-- Data provided follows --
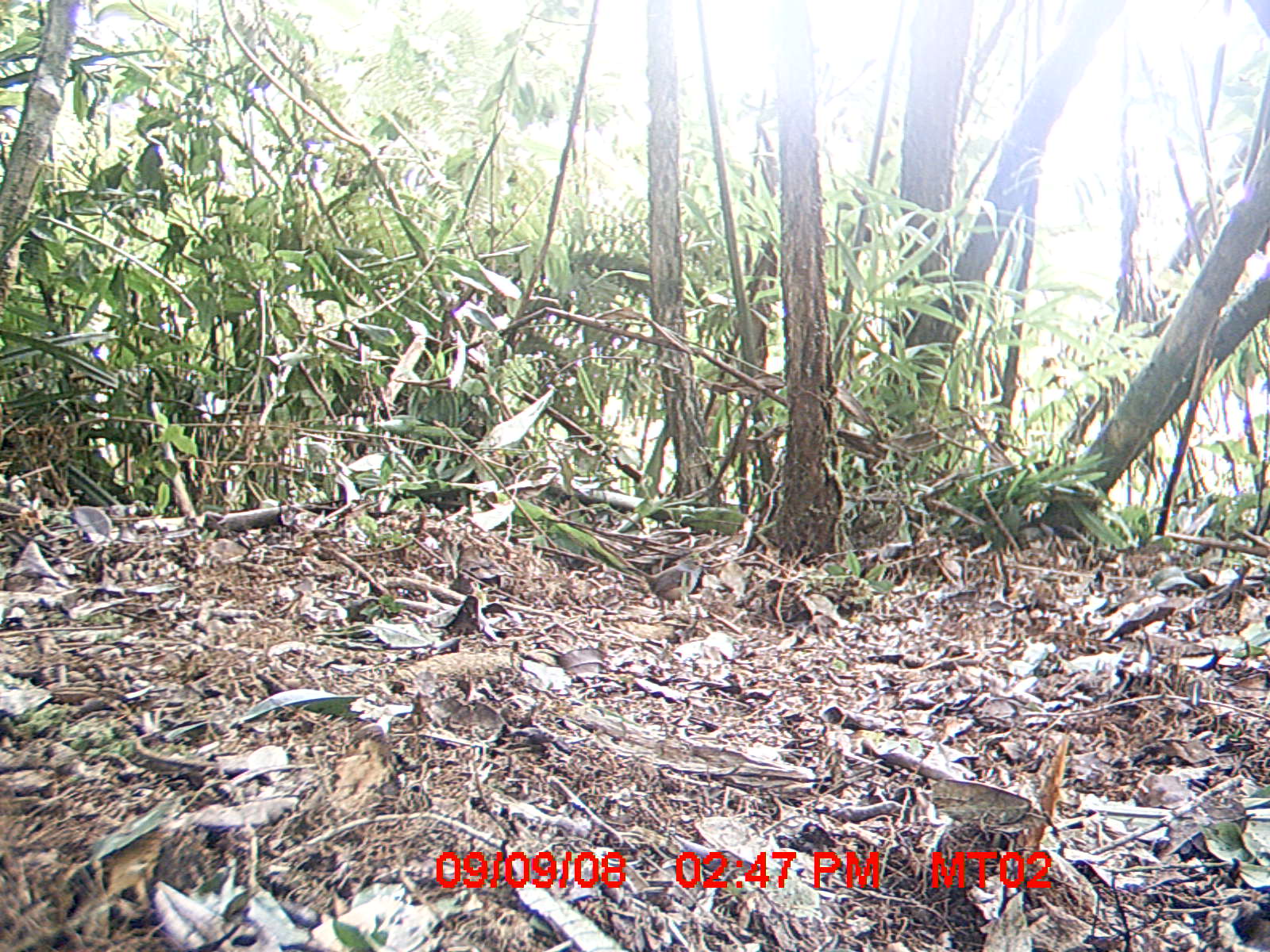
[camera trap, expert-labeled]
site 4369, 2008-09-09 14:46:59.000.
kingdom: Animalia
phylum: Chordata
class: Aves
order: Passeriformes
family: Muscicapidae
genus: Copsychus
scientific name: Copsychus albospecularis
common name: madagascar magpie-robin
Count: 1.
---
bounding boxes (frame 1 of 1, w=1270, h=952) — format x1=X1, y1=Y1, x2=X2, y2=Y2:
-- Data provided concluded --
Output nothing but an exact retyping of the material, pictures excluded.

[camera trap, expert-labeled]
site 4369, 2008-09-09 14:46:59.000.
kingdom: Animalia
phylum: Chordata
class: Aves
order: Passeriformes
family: Muscicapidae
genus: Copsychus
scientific name: Copsychus albospecularis
common name: madagascar magpie-robin
Count: 1.
---
bounding boxes (frame 1 of 1, w=1270, h=952) — format x1=X1, y1=Y1, x2=X2, y2=Y2:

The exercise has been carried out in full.